Near where the fire started Monday afternoon on the south flank, residents along Devonshire Place were asked to evacuate at 5:15 p.m.
"We haven't directly seen the flames, but we could sense it was getting closer," said Leanne Wood, just before the command to evacuate came. "As long as the flag in the backyard is moving north we're OK. It's been kind of an unnerving day; everybody was on their roofs watching and keeping an eye on things."
She said emergency service personnel told residents to be ready to go around 4 p.m. "We all have our cars loaded up and ready to go," Wood said.
University of Oregon student Julianne Stevens was at her boyfriend's home on Manzanita Heights Drive in Roxy Ann Heights as smoke first started appearing from the south.
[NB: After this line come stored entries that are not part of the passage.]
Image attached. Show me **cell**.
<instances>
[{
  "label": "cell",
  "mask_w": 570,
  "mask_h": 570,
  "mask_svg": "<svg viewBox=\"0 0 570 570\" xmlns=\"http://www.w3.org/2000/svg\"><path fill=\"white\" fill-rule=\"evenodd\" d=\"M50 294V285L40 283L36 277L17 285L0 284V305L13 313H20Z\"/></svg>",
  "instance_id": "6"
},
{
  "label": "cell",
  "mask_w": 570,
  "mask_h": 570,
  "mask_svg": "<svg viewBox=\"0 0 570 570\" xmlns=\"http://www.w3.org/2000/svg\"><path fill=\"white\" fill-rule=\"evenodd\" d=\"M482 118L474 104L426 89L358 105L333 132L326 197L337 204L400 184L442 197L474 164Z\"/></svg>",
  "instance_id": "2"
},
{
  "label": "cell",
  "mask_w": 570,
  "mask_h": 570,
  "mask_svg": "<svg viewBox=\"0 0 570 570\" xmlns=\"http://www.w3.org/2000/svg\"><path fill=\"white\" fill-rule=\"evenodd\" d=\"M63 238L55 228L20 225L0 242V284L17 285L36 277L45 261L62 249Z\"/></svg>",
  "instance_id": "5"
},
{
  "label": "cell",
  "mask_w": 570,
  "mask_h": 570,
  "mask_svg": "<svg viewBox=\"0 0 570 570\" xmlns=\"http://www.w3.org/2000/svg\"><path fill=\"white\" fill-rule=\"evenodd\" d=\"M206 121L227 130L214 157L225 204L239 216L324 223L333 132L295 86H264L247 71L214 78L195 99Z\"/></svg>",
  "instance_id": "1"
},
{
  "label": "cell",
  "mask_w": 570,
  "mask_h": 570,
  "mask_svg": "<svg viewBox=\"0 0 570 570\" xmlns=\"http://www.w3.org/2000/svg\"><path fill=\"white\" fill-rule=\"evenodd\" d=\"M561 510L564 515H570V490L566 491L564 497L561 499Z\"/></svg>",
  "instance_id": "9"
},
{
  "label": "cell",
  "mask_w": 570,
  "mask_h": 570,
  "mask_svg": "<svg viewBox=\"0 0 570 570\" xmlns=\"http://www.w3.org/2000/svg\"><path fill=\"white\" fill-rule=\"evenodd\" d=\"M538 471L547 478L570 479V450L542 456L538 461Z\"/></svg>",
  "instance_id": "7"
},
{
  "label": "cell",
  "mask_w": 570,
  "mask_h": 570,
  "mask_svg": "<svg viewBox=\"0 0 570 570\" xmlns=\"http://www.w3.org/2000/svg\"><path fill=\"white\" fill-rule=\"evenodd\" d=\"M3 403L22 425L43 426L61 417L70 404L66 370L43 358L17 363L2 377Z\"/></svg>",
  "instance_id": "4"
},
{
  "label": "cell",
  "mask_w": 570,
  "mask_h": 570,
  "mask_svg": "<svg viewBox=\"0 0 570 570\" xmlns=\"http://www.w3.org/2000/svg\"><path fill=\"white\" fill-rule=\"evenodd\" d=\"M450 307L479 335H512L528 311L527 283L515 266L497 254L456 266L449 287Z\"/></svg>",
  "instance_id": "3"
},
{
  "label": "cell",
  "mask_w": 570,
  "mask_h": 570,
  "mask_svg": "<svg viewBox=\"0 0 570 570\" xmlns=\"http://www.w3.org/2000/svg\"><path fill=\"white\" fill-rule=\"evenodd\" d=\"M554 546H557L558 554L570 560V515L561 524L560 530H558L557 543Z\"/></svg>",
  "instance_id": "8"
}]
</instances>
"At first, everything was fine. We were primarily seeing white smoke," Stevens said. "Then the smoke started getting dark. Nobody panicked, we just started spraying things down. Then within the last hour (about 3:45 p.m.) it started getting really dark and hot. We started spraying down the roof with hoses and put the four dogs inside; the smoke was getting really thick."
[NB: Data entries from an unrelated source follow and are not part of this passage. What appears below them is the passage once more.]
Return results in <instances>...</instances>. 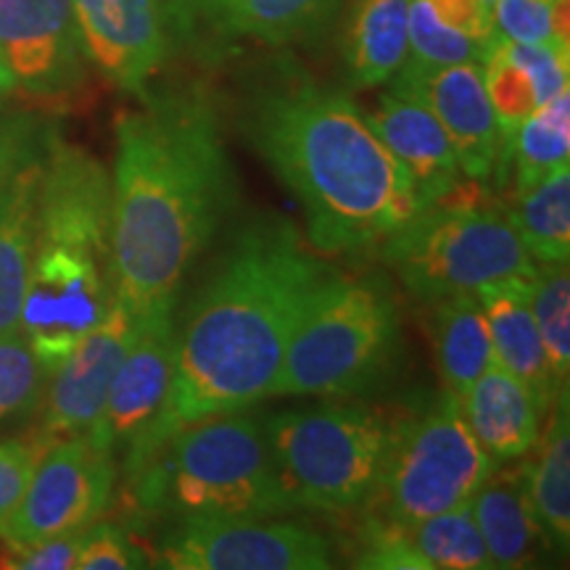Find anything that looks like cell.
I'll list each match as a JSON object with an SVG mask.
<instances>
[{
  "instance_id": "cell-36",
  "label": "cell",
  "mask_w": 570,
  "mask_h": 570,
  "mask_svg": "<svg viewBox=\"0 0 570 570\" xmlns=\"http://www.w3.org/2000/svg\"><path fill=\"white\" fill-rule=\"evenodd\" d=\"M51 132V127L32 114H11L0 119V185L30 156L46 148Z\"/></svg>"
},
{
  "instance_id": "cell-8",
  "label": "cell",
  "mask_w": 570,
  "mask_h": 570,
  "mask_svg": "<svg viewBox=\"0 0 570 570\" xmlns=\"http://www.w3.org/2000/svg\"><path fill=\"white\" fill-rule=\"evenodd\" d=\"M277 475L296 510L367 508L396 420L367 404H315L262 417Z\"/></svg>"
},
{
  "instance_id": "cell-3",
  "label": "cell",
  "mask_w": 570,
  "mask_h": 570,
  "mask_svg": "<svg viewBox=\"0 0 570 570\" xmlns=\"http://www.w3.org/2000/svg\"><path fill=\"white\" fill-rule=\"evenodd\" d=\"M240 130L294 194L317 254L365 256L423 212L417 185L346 92L277 71L259 82Z\"/></svg>"
},
{
  "instance_id": "cell-5",
  "label": "cell",
  "mask_w": 570,
  "mask_h": 570,
  "mask_svg": "<svg viewBox=\"0 0 570 570\" xmlns=\"http://www.w3.org/2000/svg\"><path fill=\"white\" fill-rule=\"evenodd\" d=\"M135 508L173 520L273 518L294 512L262 417L225 412L164 439L127 481Z\"/></svg>"
},
{
  "instance_id": "cell-31",
  "label": "cell",
  "mask_w": 570,
  "mask_h": 570,
  "mask_svg": "<svg viewBox=\"0 0 570 570\" xmlns=\"http://www.w3.org/2000/svg\"><path fill=\"white\" fill-rule=\"evenodd\" d=\"M531 309L544 346L554 389L568 391L570 375V275L568 262L537 265L531 275Z\"/></svg>"
},
{
  "instance_id": "cell-27",
  "label": "cell",
  "mask_w": 570,
  "mask_h": 570,
  "mask_svg": "<svg viewBox=\"0 0 570 570\" xmlns=\"http://www.w3.org/2000/svg\"><path fill=\"white\" fill-rule=\"evenodd\" d=\"M570 161V90H562L502 140L494 169L499 185L523 190Z\"/></svg>"
},
{
  "instance_id": "cell-34",
  "label": "cell",
  "mask_w": 570,
  "mask_h": 570,
  "mask_svg": "<svg viewBox=\"0 0 570 570\" xmlns=\"http://www.w3.org/2000/svg\"><path fill=\"white\" fill-rule=\"evenodd\" d=\"M148 566L151 562H148L146 552L117 525L96 520L85 529L77 570H130Z\"/></svg>"
},
{
  "instance_id": "cell-6",
  "label": "cell",
  "mask_w": 570,
  "mask_h": 570,
  "mask_svg": "<svg viewBox=\"0 0 570 570\" xmlns=\"http://www.w3.org/2000/svg\"><path fill=\"white\" fill-rule=\"evenodd\" d=\"M402 356V320L381 273H327L285 348L273 396L344 399L391 381Z\"/></svg>"
},
{
  "instance_id": "cell-25",
  "label": "cell",
  "mask_w": 570,
  "mask_h": 570,
  "mask_svg": "<svg viewBox=\"0 0 570 570\" xmlns=\"http://www.w3.org/2000/svg\"><path fill=\"white\" fill-rule=\"evenodd\" d=\"M491 42L487 0H412L410 59L420 63L483 61Z\"/></svg>"
},
{
  "instance_id": "cell-22",
  "label": "cell",
  "mask_w": 570,
  "mask_h": 570,
  "mask_svg": "<svg viewBox=\"0 0 570 570\" xmlns=\"http://www.w3.org/2000/svg\"><path fill=\"white\" fill-rule=\"evenodd\" d=\"M194 17L219 38L262 46H296L323 35L346 0H185Z\"/></svg>"
},
{
  "instance_id": "cell-38",
  "label": "cell",
  "mask_w": 570,
  "mask_h": 570,
  "mask_svg": "<svg viewBox=\"0 0 570 570\" xmlns=\"http://www.w3.org/2000/svg\"><path fill=\"white\" fill-rule=\"evenodd\" d=\"M17 90V82H13L9 67H6L3 59H0V96H6V92H13Z\"/></svg>"
},
{
  "instance_id": "cell-26",
  "label": "cell",
  "mask_w": 570,
  "mask_h": 570,
  "mask_svg": "<svg viewBox=\"0 0 570 570\" xmlns=\"http://www.w3.org/2000/svg\"><path fill=\"white\" fill-rule=\"evenodd\" d=\"M425 306L439 377L446 394L460 399L494 362L479 296L454 294Z\"/></svg>"
},
{
  "instance_id": "cell-15",
  "label": "cell",
  "mask_w": 570,
  "mask_h": 570,
  "mask_svg": "<svg viewBox=\"0 0 570 570\" xmlns=\"http://www.w3.org/2000/svg\"><path fill=\"white\" fill-rule=\"evenodd\" d=\"M175 344V298L138 315V327L114 373L101 415L85 433L92 444L117 454L146 431L173 381Z\"/></svg>"
},
{
  "instance_id": "cell-1",
  "label": "cell",
  "mask_w": 570,
  "mask_h": 570,
  "mask_svg": "<svg viewBox=\"0 0 570 570\" xmlns=\"http://www.w3.org/2000/svg\"><path fill=\"white\" fill-rule=\"evenodd\" d=\"M331 269L294 223L275 214L235 235L177 331L161 410L125 449L127 481L180 428L273 396L291 336Z\"/></svg>"
},
{
  "instance_id": "cell-2",
  "label": "cell",
  "mask_w": 570,
  "mask_h": 570,
  "mask_svg": "<svg viewBox=\"0 0 570 570\" xmlns=\"http://www.w3.org/2000/svg\"><path fill=\"white\" fill-rule=\"evenodd\" d=\"M111 283L135 315L173 302L185 275L238 206V175L202 88L140 96L114 125Z\"/></svg>"
},
{
  "instance_id": "cell-7",
  "label": "cell",
  "mask_w": 570,
  "mask_h": 570,
  "mask_svg": "<svg viewBox=\"0 0 570 570\" xmlns=\"http://www.w3.org/2000/svg\"><path fill=\"white\" fill-rule=\"evenodd\" d=\"M377 252L420 304L475 294L483 285L537 269L508 209L475 180L428 204Z\"/></svg>"
},
{
  "instance_id": "cell-37",
  "label": "cell",
  "mask_w": 570,
  "mask_h": 570,
  "mask_svg": "<svg viewBox=\"0 0 570 570\" xmlns=\"http://www.w3.org/2000/svg\"><path fill=\"white\" fill-rule=\"evenodd\" d=\"M85 531L67 533V537H56L38 541V544L21 547V550H6L0 566L17 568V570H71L77 568L80 560Z\"/></svg>"
},
{
  "instance_id": "cell-12",
  "label": "cell",
  "mask_w": 570,
  "mask_h": 570,
  "mask_svg": "<svg viewBox=\"0 0 570 570\" xmlns=\"http://www.w3.org/2000/svg\"><path fill=\"white\" fill-rule=\"evenodd\" d=\"M0 59L17 90L69 98L88 80V59L71 0H0Z\"/></svg>"
},
{
  "instance_id": "cell-18",
  "label": "cell",
  "mask_w": 570,
  "mask_h": 570,
  "mask_svg": "<svg viewBox=\"0 0 570 570\" xmlns=\"http://www.w3.org/2000/svg\"><path fill=\"white\" fill-rule=\"evenodd\" d=\"M481 67L483 85L504 140L539 106L568 90L570 48L552 42L491 40Z\"/></svg>"
},
{
  "instance_id": "cell-28",
  "label": "cell",
  "mask_w": 570,
  "mask_h": 570,
  "mask_svg": "<svg viewBox=\"0 0 570 570\" xmlns=\"http://www.w3.org/2000/svg\"><path fill=\"white\" fill-rule=\"evenodd\" d=\"M547 431L539 433V452L525 460L529 494L541 529L552 547L568 552L570 544V425L568 391L554 399Z\"/></svg>"
},
{
  "instance_id": "cell-32",
  "label": "cell",
  "mask_w": 570,
  "mask_h": 570,
  "mask_svg": "<svg viewBox=\"0 0 570 570\" xmlns=\"http://www.w3.org/2000/svg\"><path fill=\"white\" fill-rule=\"evenodd\" d=\"M48 370L19 331L0 336V425L17 423L40 410Z\"/></svg>"
},
{
  "instance_id": "cell-11",
  "label": "cell",
  "mask_w": 570,
  "mask_h": 570,
  "mask_svg": "<svg viewBox=\"0 0 570 570\" xmlns=\"http://www.w3.org/2000/svg\"><path fill=\"white\" fill-rule=\"evenodd\" d=\"M156 566L173 570H325L331 544L304 523L269 518L175 520L156 544Z\"/></svg>"
},
{
  "instance_id": "cell-9",
  "label": "cell",
  "mask_w": 570,
  "mask_h": 570,
  "mask_svg": "<svg viewBox=\"0 0 570 570\" xmlns=\"http://www.w3.org/2000/svg\"><path fill=\"white\" fill-rule=\"evenodd\" d=\"M497 462L479 444L462 415L460 399L446 394L394 423L373 499V515L412 523L473 502Z\"/></svg>"
},
{
  "instance_id": "cell-21",
  "label": "cell",
  "mask_w": 570,
  "mask_h": 570,
  "mask_svg": "<svg viewBox=\"0 0 570 570\" xmlns=\"http://www.w3.org/2000/svg\"><path fill=\"white\" fill-rule=\"evenodd\" d=\"M533 275V273H531ZM531 275L504 277L475 291L491 338L494 362L529 386L550 412L558 399L544 346L531 309Z\"/></svg>"
},
{
  "instance_id": "cell-29",
  "label": "cell",
  "mask_w": 570,
  "mask_h": 570,
  "mask_svg": "<svg viewBox=\"0 0 570 570\" xmlns=\"http://www.w3.org/2000/svg\"><path fill=\"white\" fill-rule=\"evenodd\" d=\"M508 217L537 265L570 256V173L552 169L529 188L512 194Z\"/></svg>"
},
{
  "instance_id": "cell-23",
  "label": "cell",
  "mask_w": 570,
  "mask_h": 570,
  "mask_svg": "<svg viewBox=\"0 0 570 570\" xmlns=\"http://www.w3.org/2000/svg\"><path fill=\"white\" fill-rule=\"evenodd\" d=\"M42 156L46 148L30 156L0 185V336L19 331L38 230Z\"/></svg>"
},
{
  "instance_id": "cell-16",
  "label": "cell",
  "mask_w": 570,
  "mask_h": 570,
  "mask_svg": "<svg viewBox=\"0 0 570 570\" xmlns=\"http://www.w3.org/2000/svg\"><path fill=\"white\" fill-rule=\"evenodd\" d=\"M389 85L417 98L433 111V117L444 125L460 156L462 173L470 180L487 185L494 177L502 151V132L491 109L479 61L420 63L407 59Z\"/></svg>"
},
{
  "instance_id": "cell-39",
  "label": "cell",
  "mask_w": 570,
  "mask_h": 570,
  "mask_svg": "<svg viewBox=\"0 0 570 570\" xmlns=\"http://www.w3.org/2000/svg\"><path fill=\"white\" fill-rule=\"evenodd\" d=\"M487 3H489V6H494V3H497V0H487Z\"/></svg>"
},
{
  "instance_id": "cell-4",
  "label": "cell",
  "mask_w": 570,
  "mask_h": 570,
  "mask_svg": "<svg viewBox=\"0 0 570 570\" xmlns=\"http://www.w3.org/2000/svg\"><path fill=\"white\" fill-rule=\"evenodd\" d=\"M111 175L96 156L51 132L42 156L38 230L19 333L48 375L114 302Z\"/></svg>"
},
{
  "instance_id": "cell-33",
  "label": "cell",
  "mask_w": 570,
  "mask_h": 570,
  "mask_svg": "<svg viewBox=\"0 0 570 570\" xmlns=\"http://www.w3.org/2000/svg\"><path fill=\"white\" fill-rule=\"evenodd\" d=\"M491 40L568 46V0H497Z\"/></svg>"
},
{
  "instance_id": "cell-17",
  "label": "cell",
  "mask_w": 570,
  "mask_h": 570,
  "mask_svg": "<svg viewBox=\"0 0 570 570\" xmlns=\"http://www.w3.org/2000/svg\"><path fill=\"white\" fill-rule=\"evenodd\" d=\"M367 122L386 151L415 180L423 209L470 180L462 173L460 156L444 125L417 98L389 88L377 96L375 109L367 114Z\"/></svg>"
},
{
  "instance_id": "cell-14",
  "label": "cell",
  "mask_w": 570,
  "mask_h": 570,
  "mask_svg": "<svg viewBox=\"0 0 570 570\" xmlns=\"http://www.w3.org/2000/svg\"><path fill=\"white\" fill-rule=\"evenodd\" d=\"M135 327H138V315L114 298L101 323L48 375L46 396L38 410L40 425L32 433L42 446L88 433V428L96 423L114 373L135 336Z\"/></svg>"
},
{
  "instance_id": "cell-20",
  "label": "cell",
  "mask_w": 570,
  "mask_h": 570,
  "mask_svg": "<svg viewBox=\"0 0 570 570\" xmlns=\"http://www.w3.org/2000/svg\"><path fill=\"white\" fill-rule=\"evenodd\" d=\"M462 415L497 465L529 458L537 449L547 407L520 377L491 362L460 396Z\"/></svg>"
},
{
  "instance_id": "cell-35",
  "label": "cell",
  "mask_w": 570,
  "mask_h": 570,
  "mask_svg": "<svg viewBox=\"0 0 570 570\" xmlns=\"http://www.w3.org/2000/svg\"><path fill=\"white\" fill-rule=\"evenodd\" d=\"M42 452L46 446L35 436L0 439V523L19 504Z\"/></svg>"
},
{
  "instance_id": "cell-10",
  "label": "cell",
  "mask_w": 570,
  "mask_h": 570,
  "mask_svg": "<svg viewBox=\"0 0 570 570\" xmlns=\"http://www.w3.org/2000/svg\"><path fill=\"white\" fill-rule=\"evenodd\" d=\"M117 454L80 433L53 441L40 454L32 479L9 518L0 523L6 550L85 531L111 508Z\"/></svg>"
},
{
  "instance_id": "cell-19",
  "label": "cell",
  "mask_w": 570,
  "mask_h": 570,
  "mask_svg": "<svg viewBox=\"0 0 570 570\" xmlns=\"http://www.w3.org/2000/svg\"><path fill=\"white\" fill-rule=\"evenodd\" d=\"M470 510L479 523L491 566L499 570L537 566L544 550L552 547L533 510L525 458L502 462V468L491 470L489 479L475 491Z\"/></svg>"
},
{
  "instance_id": "cell-13",
  "label": "cell",
  "mask_w": 570,
  "mask_h": 570,
  "mask_svg": "<svg viewBox=\"0 0 570 570\" xmlns=\"http://www.w3.org/2000/svg\"><path fill=\"white\" fill-rule=\"evenodd\" d=\"M85 59L117 90L142 96L173 51L164 0H71Z\"/></svg>"
},
{
  "instance_id": "cell-24",
  "label": "cell",
  "mask_w": 570,
  "mask_h": 570,
  "mask_svg": "<svg viewBox=\"0 0 570 570\" xmlns=\"http://www.w3.org/2000/svg\"><path fill=\"white\" fill-rule=\"evenodd\" d=\"M412 0H354L341 38L346 80L354 88H381L410 59Z\"/></svg>"
},
{
  "instance_id": "cell-30",
  "label": "cell",
  "mask_w": 570,
  "mask_h": 570,
  "mask_svg": "<svg viewBox=\"0 0 570 570\" xmlns=\"http://www.w3.org/2000/svg\"><path fill=\"white\" fill-rule=\"evenodd\" d=\"M420 570H491V558L470 504L399 523Z\"/></svg>"
}]
</instances>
Stevens said there were about 11 people present when Dewey Wilson, the homeowner, decided it was time to gather up family pictures. "We've experienced lightning storms and all these different kinds of experiences up here, but this is so different," Stevens said.
She said flames were within 150 yards and closing in on neighbor Robert Jensen's house about 100 yards downhill.
"When the wind came up it was the height of panic and scary and blowing right at us," Stevens said. "When Mr. Wilson said 'Grab the family photos,' I knew this is real. Everyone pulled together. It's nice to see everyone pulling together for the same cause to save houses; we know what it means to those people."
She said she passed emergency vehicles on the way down the hill, but wasn't paying much attention to what residents were doing.
"To be honest, we weren't paying attention," Stevens said. "It was the most panicking, adrenaline-pumping situation I've ever been in."
As smoke billowed over the ridge, Dry Creek Road resident Randy Struckmeier fired up three Rainbird sprinklers on his acre-plus parcel.
"We've got all our valuables ready to go — we could be out of here in five minutes," he said, noting the fire was three to four miles distant just before 5 p.m. Monday.
But an hour later the fire was half that distance away from their home, he reported.
"We're watching it inch closer," he said. "The police have been by, told us we should be ready to leave. We've moved the car up and filled it with our prize possessions."
Before the police arrived, he and his wife, Alice, had gathered their important documents and family photographs — all their children are away at college — and prepared for the worst.
"In addition to the sprinklers, we have a 10,000-gallon pool we could pump out of if we need it," he said, adding that a neighbor has a large holding tank that can be used if harm comes their way.
The neighbors are working together, he said, although adding it has been roughly a dozen years since the area was threatened by a wildfire.
"We'll be ready if it comes," he said.